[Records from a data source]
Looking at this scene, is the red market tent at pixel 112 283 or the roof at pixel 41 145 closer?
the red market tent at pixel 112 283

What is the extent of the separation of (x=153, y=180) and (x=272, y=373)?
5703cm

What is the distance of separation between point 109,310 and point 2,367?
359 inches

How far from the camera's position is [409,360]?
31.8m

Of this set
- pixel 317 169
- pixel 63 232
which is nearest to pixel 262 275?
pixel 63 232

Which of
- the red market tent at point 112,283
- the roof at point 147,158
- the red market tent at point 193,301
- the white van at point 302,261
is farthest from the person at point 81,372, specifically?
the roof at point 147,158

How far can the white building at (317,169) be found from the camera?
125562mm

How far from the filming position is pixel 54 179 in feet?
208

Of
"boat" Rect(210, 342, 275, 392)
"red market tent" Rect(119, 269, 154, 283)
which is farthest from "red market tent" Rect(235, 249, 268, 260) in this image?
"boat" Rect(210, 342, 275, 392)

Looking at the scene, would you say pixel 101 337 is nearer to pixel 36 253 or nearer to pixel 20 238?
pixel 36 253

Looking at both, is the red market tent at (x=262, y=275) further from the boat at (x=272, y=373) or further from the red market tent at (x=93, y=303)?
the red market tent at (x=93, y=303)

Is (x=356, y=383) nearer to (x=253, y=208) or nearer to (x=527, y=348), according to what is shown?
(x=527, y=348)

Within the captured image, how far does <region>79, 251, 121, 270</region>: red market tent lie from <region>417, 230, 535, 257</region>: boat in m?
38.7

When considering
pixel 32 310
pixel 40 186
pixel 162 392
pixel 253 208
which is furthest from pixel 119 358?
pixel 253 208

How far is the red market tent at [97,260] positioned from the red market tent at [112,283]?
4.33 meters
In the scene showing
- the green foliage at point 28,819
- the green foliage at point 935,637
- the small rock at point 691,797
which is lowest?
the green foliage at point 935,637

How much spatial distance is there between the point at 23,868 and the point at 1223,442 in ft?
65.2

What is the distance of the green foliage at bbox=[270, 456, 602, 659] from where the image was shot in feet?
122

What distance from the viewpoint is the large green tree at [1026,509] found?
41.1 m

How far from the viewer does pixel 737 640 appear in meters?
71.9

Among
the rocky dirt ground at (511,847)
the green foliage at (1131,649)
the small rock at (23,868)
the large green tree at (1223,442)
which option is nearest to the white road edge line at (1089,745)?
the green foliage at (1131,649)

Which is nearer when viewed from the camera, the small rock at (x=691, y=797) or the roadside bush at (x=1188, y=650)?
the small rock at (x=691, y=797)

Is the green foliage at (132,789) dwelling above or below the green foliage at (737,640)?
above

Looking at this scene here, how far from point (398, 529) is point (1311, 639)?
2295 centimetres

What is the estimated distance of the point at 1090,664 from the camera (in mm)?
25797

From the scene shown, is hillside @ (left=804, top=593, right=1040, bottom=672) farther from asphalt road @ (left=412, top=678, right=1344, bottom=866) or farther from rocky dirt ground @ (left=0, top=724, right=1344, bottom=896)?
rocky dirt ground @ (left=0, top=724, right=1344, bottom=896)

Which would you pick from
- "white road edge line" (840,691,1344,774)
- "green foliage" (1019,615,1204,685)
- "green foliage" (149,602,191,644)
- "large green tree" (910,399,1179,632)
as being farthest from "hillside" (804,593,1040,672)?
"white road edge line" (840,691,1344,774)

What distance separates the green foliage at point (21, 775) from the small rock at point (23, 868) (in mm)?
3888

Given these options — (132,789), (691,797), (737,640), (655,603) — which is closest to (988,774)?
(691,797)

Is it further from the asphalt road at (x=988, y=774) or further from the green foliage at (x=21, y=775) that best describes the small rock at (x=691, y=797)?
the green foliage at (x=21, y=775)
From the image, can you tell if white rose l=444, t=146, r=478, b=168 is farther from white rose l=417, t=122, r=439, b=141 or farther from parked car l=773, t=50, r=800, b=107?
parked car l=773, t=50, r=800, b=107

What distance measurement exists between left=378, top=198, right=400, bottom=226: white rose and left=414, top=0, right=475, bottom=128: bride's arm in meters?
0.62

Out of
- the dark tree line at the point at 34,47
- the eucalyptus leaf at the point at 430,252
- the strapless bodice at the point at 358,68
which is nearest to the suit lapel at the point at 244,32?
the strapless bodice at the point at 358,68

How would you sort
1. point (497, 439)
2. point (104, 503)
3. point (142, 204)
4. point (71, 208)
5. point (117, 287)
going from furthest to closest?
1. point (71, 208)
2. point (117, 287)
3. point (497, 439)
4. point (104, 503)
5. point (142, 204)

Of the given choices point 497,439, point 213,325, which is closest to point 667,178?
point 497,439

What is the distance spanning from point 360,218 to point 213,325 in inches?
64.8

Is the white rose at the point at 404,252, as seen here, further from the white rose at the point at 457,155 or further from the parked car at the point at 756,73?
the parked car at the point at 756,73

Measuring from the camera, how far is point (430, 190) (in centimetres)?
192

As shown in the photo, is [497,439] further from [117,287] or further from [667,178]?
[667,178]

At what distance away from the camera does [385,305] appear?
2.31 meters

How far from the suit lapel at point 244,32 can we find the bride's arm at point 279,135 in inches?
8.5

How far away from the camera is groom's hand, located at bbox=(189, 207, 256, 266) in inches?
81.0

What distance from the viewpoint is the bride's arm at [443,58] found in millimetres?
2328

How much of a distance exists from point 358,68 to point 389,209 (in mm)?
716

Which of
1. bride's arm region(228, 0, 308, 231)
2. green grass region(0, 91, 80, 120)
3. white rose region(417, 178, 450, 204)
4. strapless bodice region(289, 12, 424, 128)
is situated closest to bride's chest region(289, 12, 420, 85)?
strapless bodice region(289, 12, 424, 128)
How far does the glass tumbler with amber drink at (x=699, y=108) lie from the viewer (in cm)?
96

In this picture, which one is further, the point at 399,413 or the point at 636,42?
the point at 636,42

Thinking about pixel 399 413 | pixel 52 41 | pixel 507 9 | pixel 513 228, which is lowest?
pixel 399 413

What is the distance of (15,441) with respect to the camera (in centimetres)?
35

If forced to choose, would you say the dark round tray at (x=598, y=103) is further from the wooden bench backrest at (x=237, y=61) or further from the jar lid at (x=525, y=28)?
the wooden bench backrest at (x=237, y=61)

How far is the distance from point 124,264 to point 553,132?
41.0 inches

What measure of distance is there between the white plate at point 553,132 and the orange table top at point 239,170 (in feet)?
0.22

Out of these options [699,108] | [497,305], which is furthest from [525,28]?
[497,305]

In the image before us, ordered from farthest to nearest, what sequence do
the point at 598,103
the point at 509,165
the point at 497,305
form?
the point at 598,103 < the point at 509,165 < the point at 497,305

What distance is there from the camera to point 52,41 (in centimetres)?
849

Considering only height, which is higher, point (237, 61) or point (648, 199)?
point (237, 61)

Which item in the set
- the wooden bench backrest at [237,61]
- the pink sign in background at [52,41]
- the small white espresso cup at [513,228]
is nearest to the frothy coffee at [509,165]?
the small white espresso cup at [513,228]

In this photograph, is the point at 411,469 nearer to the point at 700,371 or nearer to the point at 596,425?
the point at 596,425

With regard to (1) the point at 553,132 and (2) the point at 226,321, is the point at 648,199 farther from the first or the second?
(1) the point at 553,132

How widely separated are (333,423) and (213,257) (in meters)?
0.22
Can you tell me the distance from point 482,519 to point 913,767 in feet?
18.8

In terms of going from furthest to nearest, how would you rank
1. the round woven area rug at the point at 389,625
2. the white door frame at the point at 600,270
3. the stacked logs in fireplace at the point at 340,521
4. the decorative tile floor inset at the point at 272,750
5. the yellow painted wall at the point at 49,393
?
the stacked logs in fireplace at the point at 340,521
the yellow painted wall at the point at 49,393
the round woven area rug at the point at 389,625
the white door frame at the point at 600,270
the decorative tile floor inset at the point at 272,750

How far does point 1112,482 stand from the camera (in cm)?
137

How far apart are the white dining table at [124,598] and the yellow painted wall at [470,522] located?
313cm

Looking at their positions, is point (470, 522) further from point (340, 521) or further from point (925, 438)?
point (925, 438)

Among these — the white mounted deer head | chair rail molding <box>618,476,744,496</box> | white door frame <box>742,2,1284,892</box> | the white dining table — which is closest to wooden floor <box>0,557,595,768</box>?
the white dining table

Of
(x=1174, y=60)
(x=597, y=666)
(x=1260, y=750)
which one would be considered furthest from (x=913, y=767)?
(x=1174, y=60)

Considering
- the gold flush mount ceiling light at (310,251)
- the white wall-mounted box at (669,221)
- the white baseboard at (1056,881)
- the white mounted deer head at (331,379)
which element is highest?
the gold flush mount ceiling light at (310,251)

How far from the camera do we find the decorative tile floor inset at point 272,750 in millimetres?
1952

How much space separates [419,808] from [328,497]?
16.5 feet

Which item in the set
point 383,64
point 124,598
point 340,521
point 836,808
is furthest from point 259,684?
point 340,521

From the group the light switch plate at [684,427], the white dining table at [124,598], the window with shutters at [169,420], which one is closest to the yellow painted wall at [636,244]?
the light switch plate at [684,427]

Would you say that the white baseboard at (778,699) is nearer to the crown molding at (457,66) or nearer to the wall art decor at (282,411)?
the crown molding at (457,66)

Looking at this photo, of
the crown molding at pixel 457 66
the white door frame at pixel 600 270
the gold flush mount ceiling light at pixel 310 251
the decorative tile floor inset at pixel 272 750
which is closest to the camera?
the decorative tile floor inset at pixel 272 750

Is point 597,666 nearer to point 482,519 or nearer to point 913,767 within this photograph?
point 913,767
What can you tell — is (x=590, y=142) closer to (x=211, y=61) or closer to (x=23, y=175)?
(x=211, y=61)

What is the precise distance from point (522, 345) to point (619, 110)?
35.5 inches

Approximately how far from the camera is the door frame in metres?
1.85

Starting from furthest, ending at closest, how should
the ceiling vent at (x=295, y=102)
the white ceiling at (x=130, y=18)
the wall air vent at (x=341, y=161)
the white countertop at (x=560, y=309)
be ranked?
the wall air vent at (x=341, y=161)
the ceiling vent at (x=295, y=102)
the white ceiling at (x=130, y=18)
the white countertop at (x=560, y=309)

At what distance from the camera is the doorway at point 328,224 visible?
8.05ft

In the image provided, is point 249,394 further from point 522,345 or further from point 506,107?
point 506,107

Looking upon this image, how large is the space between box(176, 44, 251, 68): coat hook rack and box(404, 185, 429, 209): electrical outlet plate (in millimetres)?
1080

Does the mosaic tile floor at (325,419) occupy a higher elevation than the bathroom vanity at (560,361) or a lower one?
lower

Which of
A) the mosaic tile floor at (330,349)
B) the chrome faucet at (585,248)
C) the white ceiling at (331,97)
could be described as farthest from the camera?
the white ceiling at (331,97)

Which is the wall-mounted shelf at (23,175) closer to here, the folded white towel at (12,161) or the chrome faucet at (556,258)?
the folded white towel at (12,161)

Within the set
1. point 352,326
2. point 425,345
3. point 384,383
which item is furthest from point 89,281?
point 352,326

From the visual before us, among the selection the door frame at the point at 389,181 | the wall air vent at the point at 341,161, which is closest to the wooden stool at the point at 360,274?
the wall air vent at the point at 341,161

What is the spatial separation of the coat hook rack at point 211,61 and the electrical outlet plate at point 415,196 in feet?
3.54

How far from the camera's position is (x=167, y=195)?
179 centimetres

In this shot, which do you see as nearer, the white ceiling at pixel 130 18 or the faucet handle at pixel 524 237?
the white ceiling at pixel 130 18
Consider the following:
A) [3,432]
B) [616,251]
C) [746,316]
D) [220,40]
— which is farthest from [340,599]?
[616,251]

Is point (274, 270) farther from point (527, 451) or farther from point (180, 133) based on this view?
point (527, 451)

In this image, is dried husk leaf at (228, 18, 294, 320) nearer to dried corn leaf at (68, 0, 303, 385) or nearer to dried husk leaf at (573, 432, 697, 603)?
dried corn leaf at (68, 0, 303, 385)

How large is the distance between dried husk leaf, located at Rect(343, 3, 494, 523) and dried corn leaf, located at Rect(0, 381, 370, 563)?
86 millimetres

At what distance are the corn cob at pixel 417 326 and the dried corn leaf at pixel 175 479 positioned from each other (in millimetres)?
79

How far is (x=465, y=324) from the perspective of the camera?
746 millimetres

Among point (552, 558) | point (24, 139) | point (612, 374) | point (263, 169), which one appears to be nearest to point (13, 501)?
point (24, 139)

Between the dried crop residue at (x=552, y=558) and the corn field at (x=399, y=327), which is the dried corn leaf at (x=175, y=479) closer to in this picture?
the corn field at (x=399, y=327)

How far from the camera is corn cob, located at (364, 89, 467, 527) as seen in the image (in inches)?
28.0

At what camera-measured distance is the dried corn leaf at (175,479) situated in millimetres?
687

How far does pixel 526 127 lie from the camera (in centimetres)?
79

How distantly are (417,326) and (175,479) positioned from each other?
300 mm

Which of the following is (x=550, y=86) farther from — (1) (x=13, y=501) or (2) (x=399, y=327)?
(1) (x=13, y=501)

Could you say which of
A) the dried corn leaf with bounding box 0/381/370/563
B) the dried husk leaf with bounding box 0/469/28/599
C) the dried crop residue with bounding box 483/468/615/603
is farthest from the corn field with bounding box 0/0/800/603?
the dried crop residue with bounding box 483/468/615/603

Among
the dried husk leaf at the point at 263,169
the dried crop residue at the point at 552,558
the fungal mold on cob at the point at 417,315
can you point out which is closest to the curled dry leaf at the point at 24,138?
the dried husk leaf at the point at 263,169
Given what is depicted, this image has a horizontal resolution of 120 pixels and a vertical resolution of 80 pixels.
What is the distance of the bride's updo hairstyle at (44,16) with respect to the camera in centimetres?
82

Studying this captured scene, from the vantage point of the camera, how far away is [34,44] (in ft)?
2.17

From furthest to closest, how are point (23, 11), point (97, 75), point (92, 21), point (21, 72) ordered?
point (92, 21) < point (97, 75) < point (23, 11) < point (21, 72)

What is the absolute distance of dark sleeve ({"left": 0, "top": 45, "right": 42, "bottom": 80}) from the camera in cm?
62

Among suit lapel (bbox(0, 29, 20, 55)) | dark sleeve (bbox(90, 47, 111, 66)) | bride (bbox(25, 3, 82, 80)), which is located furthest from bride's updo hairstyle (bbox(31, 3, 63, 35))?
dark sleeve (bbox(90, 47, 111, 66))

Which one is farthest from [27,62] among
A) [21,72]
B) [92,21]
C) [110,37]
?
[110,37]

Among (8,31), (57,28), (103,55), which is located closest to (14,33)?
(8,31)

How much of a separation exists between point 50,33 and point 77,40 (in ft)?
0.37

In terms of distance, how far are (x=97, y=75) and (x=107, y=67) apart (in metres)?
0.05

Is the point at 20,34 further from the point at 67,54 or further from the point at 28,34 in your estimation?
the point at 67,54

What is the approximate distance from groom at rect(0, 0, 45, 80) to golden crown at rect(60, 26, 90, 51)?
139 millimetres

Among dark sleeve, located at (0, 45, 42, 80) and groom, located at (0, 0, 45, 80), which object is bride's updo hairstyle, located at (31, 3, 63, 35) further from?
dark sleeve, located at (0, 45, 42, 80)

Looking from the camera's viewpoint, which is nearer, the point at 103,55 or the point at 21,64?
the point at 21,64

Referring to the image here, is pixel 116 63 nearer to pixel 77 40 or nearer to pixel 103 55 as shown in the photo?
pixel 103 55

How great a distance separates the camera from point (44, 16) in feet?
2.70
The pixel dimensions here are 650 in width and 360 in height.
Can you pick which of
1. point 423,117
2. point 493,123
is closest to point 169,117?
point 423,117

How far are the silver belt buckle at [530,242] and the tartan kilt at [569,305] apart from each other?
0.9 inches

AIM
Take the line in which "Among (8,31), (57,28), (103,55), which" occurs and each subsequent line through the end; give these lines again without alteration.

TASK RESULT
Among (8,31), (57,28), (103,55), which is located closest to (14,33)?
(8,31)

How much of a separation exists between point 50,33 and point 77,40 (in ft)?
0.37

In terms of distance, how far are (x=97, y=75) and (x=107, y=67) apart (in metres)?
0.05

Is the point at 20,34 further from the point at 67,54 or further from the point at 28,34 in your estimation?
the point at 67,54

What is the approximate distance from groom at rect(0, 0, 45, 80) to golden crown at rect(60, 26, 90, 51)?
139 millimetres

Among dark sleeve, located at (0, 45, 42, 80) and groom, located at (0, 0, 45, 80), which object is bride's updo hairstyle, located at (31, 3, 63, 35) further from?
dark sleeve, located at (0, 45, 42, 80)

Looking from the camera's viewpoint, which is nearer, the point at 103,55 or the point at 21,64?
the point at 21,64

Referring to the image here, is pixel 116 63 nearer to pixel 77 40 or nearer to pixel 103 55 as shown in the photo?
pixel 103 55

How great a distance separates the camera from point (44, 16) in feet?
2.70
The pixel dimensions here are 650 in width and 360 in height.
Can you pick which of
1. point 423,117
2. point 493,123
is closest to point 169,117?
point 423,117

How far are the silver belt buckle at [530,242] and the tartan kilt at [569,305] apart from each other?
0.9 inches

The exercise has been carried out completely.